The subjective nature of landmark identification is an issue in all studies of cephalometric radiographs. Ambiguity in identifying cephalometric landmarks can arise due to a lack of sharpness of the image, the radiographic complexity and superimposition of some anatomical regions on cephalograms.11 Greater experience in cephalometric analysis has been shown to increase the reliability of cephalometric landmark identification.12
One observer was used to assess the cephalograms in this re-audit as there is evidence of low variance in intra-observer cephalometric landmark identification.7,13 Inter-observer errors of landmark identification are smaller for monitor-viewed cephalograms compared to hard copies of cephalograms.14 Although the observer has changed between the original audit and re-audit, cephalograms were viewed on monitors with the same specifications in both studies, increasing the validity of the comparison of results.

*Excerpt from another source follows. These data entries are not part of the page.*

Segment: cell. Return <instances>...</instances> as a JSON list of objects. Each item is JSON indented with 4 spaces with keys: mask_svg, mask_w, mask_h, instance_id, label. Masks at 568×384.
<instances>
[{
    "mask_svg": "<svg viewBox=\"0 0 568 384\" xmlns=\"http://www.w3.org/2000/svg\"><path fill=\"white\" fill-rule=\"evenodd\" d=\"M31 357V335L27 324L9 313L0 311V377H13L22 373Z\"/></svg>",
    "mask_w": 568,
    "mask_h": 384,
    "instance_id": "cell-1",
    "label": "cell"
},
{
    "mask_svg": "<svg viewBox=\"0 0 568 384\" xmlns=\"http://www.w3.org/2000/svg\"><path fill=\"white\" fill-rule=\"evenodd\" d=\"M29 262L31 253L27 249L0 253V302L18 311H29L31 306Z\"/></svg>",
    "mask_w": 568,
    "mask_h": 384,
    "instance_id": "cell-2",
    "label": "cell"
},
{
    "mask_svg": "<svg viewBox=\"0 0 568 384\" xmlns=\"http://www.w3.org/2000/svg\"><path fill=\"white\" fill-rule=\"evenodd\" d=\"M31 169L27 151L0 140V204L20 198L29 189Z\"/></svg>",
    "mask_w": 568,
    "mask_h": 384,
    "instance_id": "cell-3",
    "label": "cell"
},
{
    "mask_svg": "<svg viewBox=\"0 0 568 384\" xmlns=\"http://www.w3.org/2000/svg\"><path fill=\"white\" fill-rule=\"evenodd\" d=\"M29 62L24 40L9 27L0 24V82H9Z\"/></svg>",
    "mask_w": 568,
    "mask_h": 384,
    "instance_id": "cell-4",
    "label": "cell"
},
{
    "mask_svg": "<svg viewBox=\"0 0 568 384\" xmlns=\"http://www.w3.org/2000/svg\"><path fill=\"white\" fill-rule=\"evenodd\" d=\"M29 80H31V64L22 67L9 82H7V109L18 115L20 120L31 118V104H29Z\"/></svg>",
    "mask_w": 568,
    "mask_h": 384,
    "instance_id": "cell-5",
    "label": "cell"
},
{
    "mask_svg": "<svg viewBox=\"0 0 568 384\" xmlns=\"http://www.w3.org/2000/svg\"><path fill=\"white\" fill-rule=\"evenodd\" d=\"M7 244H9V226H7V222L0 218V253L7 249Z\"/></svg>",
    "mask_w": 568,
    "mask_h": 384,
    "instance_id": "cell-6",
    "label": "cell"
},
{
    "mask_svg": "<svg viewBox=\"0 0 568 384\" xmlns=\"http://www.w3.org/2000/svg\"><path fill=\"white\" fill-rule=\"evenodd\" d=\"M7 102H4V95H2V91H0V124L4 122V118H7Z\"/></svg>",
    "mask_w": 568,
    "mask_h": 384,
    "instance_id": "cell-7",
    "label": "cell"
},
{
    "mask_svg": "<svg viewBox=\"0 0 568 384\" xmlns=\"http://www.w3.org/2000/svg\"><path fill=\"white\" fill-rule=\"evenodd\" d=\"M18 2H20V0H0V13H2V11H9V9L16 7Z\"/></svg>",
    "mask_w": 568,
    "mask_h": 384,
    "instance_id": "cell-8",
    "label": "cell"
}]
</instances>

The tube potential settings for cephalograms at Victoria Hospital was within the recommended 60–90 kV for extra-oral x-rays in the British Orthodontic Guidelines for radiographs. 17” TFT monitors with resolutions of 1280 x 1024 (1.3 megapixels) are used throughout the Orthodontic Department in Victoria Hospital and this complies with the quality assurance recommendations made in the initial audit.4 17” monitors help prevent the loss of visual information which has been identified with 15” monitors. This is due to pixel size mismatch between the CCD array and the monitor screen.15 17” monitors have proven to provide good image quality following introduction of a PACS in a university hospital.16 It is important to use TFT flat screen monitors to prevent parallax errors and distortion.15
Carestream Vue PACS includes features for image enhancement which can increase the reliability of cephalometric landmark identification17 and should be used to avoid repeat exposures.18 When utilizing image enhancement, the minimum amount of adjustment should be applied to images to prevent invalid landmark identification and the introduction of systematic error.19Carestream Vue PACS continues to comply with quality assurance recommendations made in the previous audit that viewing systems should offer image manipulation, especially for contrast adjustment. The pan-manufacturer quality assurance specification ‘DICOM’ was developed in the USA20 and this optimal file format is used with Carestream Vue PACS.
Conclusions
The standard of cephalograms rated as 85% as Grade 1, 15% as Grade 2 and 0% as Grade 3 was met in this second audit, although only a slight improvement in the quality of cephalograms was found when compared to the first audit. A high standard of digital lateral cephalometric radiographic quality is consistently being achieved.
Further recommendations
Improve patient head positioning for cephalograms by reinforcing correct head positioning procedures and ensuring light beam markers are used;
Use paediatric settings and collimation when taking cephalograms to reduce the radiation dose to younger patients;
This audit should be repeated in two years to ensure that standards are monitored and improved.